A moment later, he knew that nothing could have awakened Thorolf. The tall Pyr hadn’t even stirred.
He wasn’t much of a watchman.
The night was cold, the overcast sky as dark as pewter. The snow fell in a relentless rhythm, its volume on the ground increasing steadily. It glittered in the bit of light from the house, making Ginger’s fields look as if they were sown with diamonds. It was a cruel beauty, though, one that Delaney was certain had already claimed a number of lives locally.
It reminded him all too well of his nightmare.
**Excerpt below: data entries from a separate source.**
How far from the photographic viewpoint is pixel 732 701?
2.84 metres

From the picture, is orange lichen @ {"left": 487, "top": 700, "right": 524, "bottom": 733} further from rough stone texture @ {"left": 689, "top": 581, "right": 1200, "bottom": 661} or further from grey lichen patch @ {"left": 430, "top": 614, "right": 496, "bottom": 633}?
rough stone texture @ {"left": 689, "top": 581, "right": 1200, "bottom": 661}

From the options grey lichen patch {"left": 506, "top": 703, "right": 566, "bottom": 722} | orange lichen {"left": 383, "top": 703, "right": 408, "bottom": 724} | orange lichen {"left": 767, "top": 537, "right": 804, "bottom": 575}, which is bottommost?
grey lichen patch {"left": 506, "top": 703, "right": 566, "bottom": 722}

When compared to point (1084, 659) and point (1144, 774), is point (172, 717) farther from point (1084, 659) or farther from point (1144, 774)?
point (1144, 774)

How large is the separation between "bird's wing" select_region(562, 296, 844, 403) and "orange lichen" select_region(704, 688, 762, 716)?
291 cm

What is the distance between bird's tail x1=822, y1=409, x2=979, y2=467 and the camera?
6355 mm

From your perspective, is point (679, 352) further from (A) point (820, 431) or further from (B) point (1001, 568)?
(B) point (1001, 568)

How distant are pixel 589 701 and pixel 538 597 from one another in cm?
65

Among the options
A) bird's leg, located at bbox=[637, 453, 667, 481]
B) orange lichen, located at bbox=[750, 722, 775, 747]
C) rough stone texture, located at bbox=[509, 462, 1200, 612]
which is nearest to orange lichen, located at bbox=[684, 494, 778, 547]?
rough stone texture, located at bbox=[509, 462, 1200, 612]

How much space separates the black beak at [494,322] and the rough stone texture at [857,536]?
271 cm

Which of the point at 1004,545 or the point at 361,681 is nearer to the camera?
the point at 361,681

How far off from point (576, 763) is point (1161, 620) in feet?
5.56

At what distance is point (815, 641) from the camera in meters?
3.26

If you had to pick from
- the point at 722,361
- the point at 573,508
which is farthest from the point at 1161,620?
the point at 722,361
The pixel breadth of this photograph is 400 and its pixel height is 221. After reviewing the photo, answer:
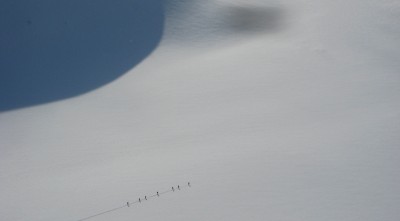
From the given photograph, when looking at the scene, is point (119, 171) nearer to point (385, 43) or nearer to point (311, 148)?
point (311, 148)

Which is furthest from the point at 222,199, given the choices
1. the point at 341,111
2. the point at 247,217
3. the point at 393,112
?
the point at 393,112

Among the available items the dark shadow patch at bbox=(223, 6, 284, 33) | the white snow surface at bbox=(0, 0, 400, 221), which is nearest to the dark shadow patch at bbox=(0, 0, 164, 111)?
the white snow surface at bbox=(0, 0, 400, 221)

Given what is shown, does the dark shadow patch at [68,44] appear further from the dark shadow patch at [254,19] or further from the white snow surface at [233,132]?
the dark shadow patch at [254,19]

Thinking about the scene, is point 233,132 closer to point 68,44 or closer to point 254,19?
point 254,19

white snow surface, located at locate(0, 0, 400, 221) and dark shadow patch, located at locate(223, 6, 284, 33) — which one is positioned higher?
dark shadow patch, located at locate(223, 6, 284, 33)

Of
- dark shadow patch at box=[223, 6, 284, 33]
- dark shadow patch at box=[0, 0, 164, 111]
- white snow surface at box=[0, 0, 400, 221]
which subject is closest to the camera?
white snow surface at box=[0, 0, 400, 221]

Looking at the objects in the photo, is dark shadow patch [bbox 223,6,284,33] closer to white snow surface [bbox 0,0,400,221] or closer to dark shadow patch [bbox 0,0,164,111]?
white snow surface [bbox 0,0,400,221]

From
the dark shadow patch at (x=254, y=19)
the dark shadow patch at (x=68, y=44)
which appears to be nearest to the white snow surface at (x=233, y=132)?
the dark shadow patch at (x=254, y=19)
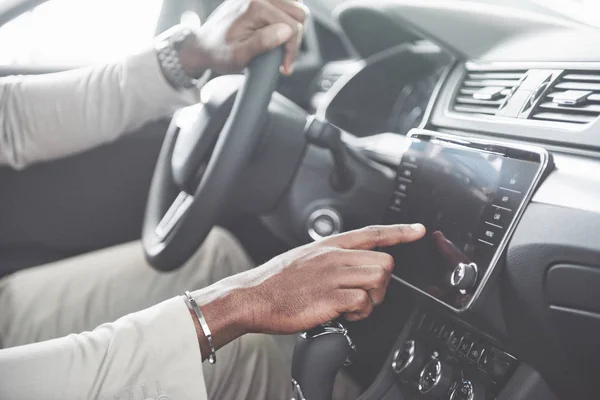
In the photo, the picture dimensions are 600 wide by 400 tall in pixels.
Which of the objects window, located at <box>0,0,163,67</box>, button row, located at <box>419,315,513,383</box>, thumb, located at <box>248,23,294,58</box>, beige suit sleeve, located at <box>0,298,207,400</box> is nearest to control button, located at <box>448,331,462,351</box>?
button row, located at <box>419,315,513,383</box>

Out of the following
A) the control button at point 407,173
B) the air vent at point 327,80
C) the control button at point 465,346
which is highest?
the control button at point 407,173

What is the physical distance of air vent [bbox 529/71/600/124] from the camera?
0.80 meters

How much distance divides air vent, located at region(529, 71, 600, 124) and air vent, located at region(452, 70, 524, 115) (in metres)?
0.08

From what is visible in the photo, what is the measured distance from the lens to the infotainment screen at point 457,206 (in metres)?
0.77

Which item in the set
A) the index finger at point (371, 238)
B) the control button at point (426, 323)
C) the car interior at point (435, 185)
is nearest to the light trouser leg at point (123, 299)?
the car interior at point (435, 185)

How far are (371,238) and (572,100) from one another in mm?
Result: 286

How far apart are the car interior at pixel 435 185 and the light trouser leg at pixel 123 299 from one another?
0.39 ft

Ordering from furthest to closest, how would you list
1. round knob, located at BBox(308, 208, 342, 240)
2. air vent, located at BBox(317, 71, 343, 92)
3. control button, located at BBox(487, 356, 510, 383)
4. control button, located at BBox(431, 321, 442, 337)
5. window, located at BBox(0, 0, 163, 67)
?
air vent, located at BBox(317, 71, 343, 92) → window, located at BBox(0, 0, 163, 67) → round knob, located at BBox(308, 208, 342, 240) → control button, located at BBox(431, 321, 442, 337) → control button, located at BBox(487, 356, 510, 383)

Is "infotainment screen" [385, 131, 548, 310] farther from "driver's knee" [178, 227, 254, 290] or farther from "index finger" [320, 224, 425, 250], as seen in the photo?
"driver's knee" [178, 227, 254, 290]

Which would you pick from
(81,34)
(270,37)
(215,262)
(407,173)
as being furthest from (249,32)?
(81,34)

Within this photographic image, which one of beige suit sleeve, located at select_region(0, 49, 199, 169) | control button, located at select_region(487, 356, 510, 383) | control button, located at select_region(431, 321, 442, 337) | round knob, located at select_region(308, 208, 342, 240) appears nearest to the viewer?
control button, located at select_region(487, 356, 510, 383)

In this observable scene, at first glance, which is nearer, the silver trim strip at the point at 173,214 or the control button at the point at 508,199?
the control button at the point at 508,199

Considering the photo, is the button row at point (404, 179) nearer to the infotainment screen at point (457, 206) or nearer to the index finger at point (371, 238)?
the infotainment screen at point (457, 206)

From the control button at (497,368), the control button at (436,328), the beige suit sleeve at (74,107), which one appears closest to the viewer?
the control button at (497,368)
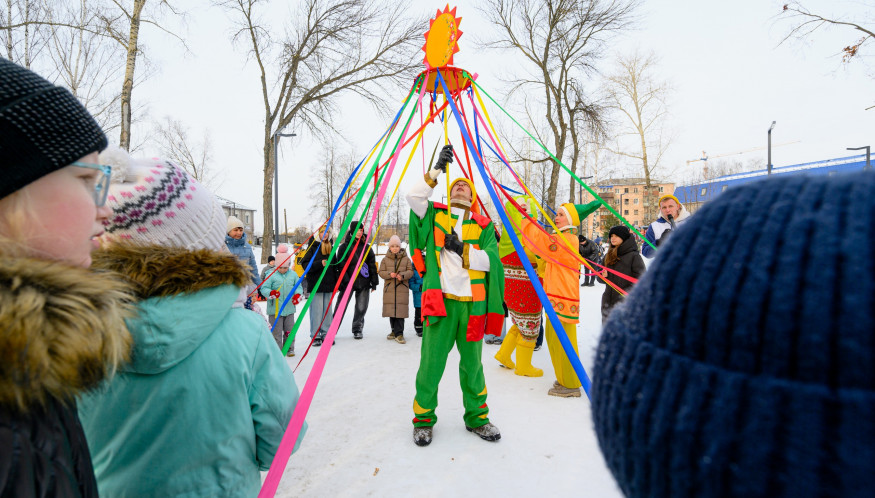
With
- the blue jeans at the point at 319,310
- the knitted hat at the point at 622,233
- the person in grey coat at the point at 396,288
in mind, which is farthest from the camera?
the person in grey coat at the point at 396,288

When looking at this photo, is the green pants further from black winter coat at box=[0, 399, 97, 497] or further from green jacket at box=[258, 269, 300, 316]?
green jacket at box=[258, 269, 300, 316]

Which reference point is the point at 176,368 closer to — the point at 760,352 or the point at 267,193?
the point at 760,352

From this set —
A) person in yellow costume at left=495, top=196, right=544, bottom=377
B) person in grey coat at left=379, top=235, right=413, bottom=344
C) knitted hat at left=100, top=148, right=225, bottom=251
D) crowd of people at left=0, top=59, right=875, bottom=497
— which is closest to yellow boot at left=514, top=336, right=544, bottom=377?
person in yellow costume at left=495, top=196, right=544, bottom=377

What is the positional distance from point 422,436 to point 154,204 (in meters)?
2.62

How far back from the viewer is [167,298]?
1.02m

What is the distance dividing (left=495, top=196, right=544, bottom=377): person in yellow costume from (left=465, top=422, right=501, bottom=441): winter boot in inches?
61.0

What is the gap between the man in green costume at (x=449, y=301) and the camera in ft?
10.6

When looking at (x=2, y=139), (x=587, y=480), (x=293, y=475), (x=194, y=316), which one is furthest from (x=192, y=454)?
(x=587, y=480)

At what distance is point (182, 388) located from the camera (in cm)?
112

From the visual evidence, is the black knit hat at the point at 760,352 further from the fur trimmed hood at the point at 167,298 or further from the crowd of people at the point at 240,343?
the fur trimmed hood at the point at 167,298

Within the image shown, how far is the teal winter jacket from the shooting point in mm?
1027

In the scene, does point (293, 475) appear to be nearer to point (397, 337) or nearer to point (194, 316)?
point (194, 316)

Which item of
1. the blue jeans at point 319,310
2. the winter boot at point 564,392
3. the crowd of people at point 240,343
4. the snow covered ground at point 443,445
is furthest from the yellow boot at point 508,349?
the crowd of people at point 240,343

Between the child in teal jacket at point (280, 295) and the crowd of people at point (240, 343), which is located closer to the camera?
the crowd of people at point (240, 343)
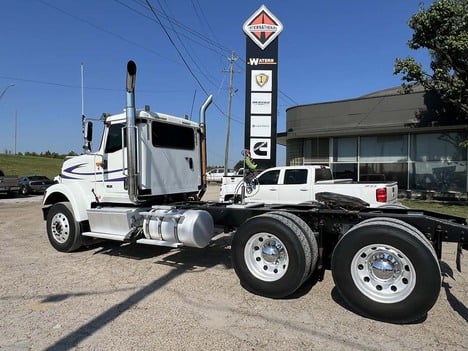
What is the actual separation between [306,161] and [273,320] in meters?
18.9

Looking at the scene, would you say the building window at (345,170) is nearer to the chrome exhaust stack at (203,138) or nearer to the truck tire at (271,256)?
the chrome exhaust stack at (203,138)

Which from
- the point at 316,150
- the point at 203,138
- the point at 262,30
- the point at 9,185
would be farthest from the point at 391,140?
the point at 9,185

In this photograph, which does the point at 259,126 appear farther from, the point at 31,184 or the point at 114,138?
the point at 31,184

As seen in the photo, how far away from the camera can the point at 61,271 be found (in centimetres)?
666

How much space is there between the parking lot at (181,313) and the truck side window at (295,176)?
5.52 metres

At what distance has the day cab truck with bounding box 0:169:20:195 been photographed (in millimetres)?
25516

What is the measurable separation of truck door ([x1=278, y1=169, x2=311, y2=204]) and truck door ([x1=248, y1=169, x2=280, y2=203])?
202 millimetres

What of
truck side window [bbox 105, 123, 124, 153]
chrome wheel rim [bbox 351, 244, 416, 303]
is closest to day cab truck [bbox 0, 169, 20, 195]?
truck side window [bbox 105, 123, 124, 153]

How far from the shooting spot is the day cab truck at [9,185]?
1005 inches

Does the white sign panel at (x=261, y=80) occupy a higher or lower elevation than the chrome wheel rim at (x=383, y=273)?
higher

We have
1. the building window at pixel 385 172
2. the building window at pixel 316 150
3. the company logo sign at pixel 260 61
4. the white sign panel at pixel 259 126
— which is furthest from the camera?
the building window at pixel 316 150

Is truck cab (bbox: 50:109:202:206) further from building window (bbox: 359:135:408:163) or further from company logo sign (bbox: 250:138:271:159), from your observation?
building window (bbox: 359:135:408:163)

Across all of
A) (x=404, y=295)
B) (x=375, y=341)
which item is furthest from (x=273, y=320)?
(x=404, y=295)

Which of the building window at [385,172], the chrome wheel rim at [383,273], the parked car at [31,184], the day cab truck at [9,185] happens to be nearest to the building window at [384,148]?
the building window at [385,172]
He took a breath of the cold air, feeling it pierce his lungs with cold, and knew he had to destroy the Elixir. He had an inkling of a plan and would have stepped off the porch to begin it, but he caught a sudden scent of Pyr.
He winced in recognition of the scent, even before he saw Erik’s ebony and pewter figure whirling out of the sky.
He had asked Erik to watch over Ginger.
The leader of the Pyr had asked Delaney to wait for him.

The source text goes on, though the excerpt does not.